Mostrar mensagens com a etiqueta Rui Zink. Mostrar todas as mensagens
Mostrar mensagens com a etiqueta Rui Zink. Mostrar todas as mensagens

25 dezembro 2011

O amante é sempre o último a saber - Rui Zink (2011)

Tudo o que temos de referências do Japão, está lá - Murakami, karaté, Lost in Translation, karaoke, a história do arigato, etc. - tudo o que conhecemos do Zink também está lá - interrupções na narrativa para comentário do escritor para o leitor, os trocadilhos, as referências subtis (ou não) - mas a verdade é que não gostei e foi uma verdadeira desilusão depois do muito amado Destino Turístico.
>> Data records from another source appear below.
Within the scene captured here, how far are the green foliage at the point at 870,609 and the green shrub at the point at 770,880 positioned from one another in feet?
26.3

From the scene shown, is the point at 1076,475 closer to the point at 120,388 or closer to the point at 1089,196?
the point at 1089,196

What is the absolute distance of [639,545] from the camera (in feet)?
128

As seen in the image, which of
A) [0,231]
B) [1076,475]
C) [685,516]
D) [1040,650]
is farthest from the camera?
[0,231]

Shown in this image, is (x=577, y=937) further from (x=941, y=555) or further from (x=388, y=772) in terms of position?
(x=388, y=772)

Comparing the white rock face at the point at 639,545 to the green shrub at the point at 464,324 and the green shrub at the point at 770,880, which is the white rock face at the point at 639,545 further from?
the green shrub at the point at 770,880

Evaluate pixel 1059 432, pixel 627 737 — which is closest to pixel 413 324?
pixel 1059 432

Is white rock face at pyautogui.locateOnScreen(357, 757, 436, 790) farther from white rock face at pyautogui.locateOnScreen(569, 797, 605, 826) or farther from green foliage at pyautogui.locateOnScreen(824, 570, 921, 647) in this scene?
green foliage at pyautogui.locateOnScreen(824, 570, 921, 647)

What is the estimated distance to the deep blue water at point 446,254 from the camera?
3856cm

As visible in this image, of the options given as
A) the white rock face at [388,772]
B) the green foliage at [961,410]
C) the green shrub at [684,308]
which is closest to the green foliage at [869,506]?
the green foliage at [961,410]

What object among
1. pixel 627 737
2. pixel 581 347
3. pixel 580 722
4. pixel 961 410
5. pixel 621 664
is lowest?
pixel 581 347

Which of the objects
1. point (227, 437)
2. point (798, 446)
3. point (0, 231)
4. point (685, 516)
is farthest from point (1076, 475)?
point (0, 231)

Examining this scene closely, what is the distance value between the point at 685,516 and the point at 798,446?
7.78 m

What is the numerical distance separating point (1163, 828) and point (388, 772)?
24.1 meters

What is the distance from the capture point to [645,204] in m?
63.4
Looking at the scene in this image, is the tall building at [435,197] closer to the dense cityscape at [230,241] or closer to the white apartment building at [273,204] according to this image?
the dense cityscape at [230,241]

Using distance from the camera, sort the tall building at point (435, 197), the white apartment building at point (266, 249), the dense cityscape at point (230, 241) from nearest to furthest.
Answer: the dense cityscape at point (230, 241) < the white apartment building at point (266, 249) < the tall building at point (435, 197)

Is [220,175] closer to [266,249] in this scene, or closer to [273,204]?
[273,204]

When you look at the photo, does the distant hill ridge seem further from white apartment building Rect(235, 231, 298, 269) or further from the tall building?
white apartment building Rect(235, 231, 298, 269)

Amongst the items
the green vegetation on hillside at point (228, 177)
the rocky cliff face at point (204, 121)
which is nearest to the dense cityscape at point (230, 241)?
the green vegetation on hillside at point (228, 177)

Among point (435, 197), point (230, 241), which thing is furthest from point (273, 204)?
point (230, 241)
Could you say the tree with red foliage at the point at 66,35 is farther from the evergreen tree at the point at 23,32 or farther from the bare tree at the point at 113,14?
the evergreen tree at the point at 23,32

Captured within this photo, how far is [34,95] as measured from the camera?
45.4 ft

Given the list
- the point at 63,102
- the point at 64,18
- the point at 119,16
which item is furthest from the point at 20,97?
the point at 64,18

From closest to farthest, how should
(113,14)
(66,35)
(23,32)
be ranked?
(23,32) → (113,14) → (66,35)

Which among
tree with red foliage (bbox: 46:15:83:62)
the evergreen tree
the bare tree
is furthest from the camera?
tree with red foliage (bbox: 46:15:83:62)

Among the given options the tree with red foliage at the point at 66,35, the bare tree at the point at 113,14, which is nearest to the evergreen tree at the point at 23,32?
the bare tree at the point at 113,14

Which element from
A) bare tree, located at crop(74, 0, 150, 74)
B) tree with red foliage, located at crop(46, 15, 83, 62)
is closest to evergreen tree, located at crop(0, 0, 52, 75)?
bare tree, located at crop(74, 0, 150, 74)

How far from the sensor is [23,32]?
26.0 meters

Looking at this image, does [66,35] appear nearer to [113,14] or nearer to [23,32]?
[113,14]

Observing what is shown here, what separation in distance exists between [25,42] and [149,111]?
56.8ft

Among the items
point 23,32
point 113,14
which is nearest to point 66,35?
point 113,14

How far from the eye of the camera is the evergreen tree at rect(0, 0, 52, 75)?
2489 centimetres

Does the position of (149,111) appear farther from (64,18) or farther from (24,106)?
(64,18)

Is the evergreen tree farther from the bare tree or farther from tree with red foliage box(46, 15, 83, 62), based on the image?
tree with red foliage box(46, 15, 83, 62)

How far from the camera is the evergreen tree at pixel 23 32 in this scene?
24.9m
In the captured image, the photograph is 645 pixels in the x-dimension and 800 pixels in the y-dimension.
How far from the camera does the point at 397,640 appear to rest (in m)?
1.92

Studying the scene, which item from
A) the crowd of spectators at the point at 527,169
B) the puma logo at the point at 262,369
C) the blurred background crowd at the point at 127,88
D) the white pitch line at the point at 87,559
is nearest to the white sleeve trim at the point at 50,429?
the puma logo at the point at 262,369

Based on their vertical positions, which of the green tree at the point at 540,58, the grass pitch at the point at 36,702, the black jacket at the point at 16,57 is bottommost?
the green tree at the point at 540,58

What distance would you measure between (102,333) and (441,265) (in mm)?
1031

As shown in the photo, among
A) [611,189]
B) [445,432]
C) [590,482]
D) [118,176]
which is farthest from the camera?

Acho que me fartei, enfim é a vida, mas com alguma tristeza. Até que a ideia central do livro tem uma ponta de interesse, mas não desenrolou... e agora olho ansiosamente para a estante, na procura da escolha perfeita para o próximo livro... e fico com a ligeira sensação que foi precisamente na página que a seguir transcrevo, que o Rui Zink perdeu uma fã:

"Tano ficara calado. Como se diz em gíria? Com um melão. Um ganda melão.
Um ganda enorme melão. Um ganda melão que poderia até ganhar um prémio num concurso agrícola para os maiores e mais belos e mais amarelos gandas melões." (p.55)

Quanto ao título, ultrapassa-me a compreensão de uma razão para a escolha do mesmo.
Boas festas!

08 janeiro 2009

O Destino Turístico - Rui Zink (2008)

É sempre confortável encontrar um livro que após largos meses sem conseguirmos terminar um, nos apega e ficamos desejosos de chegar a casa só para ler mais um bocadinho. Felizmente foi o que me aconteceu com "O Destino Turístico" e agora já sinto saudades por hoje à noite não o ler. Gosto muito da escrita do Zink, já o conhecia, mas ainda não tinha lido um livro dele até ao fim. Parece que escreve para si próprio. Por vezes julgamos conseguir descortinar nitidamente as voltas que vai dando à narrativa, mesmo os recuos que faz quando uma ideia não se afigura tão genial como inicialmente aparentava, digo eu...
Este conto sobre Greg, ou Guereg, como queiram, que pretende morrer mas que não tem coragem para se suicidar, vive de uma ideia criativa que inicialmente nos reporta para paragens longíquas, levados por uma realidade estranha do espaço da acção que se assemelha mais a paragens no médio oriente, mas que aos poucos nos faz suspeitar que quiça esta "zona" onde decorre a narrativa afinal não é assim tão longe.
Se não me engano, há tempos ouvi o Rui Zink contar uma história de ter sido processado por ter dado um pontapé a um carro que não o deixou passar numa passadeira... foi engraçado recortar este acontecimento do livro.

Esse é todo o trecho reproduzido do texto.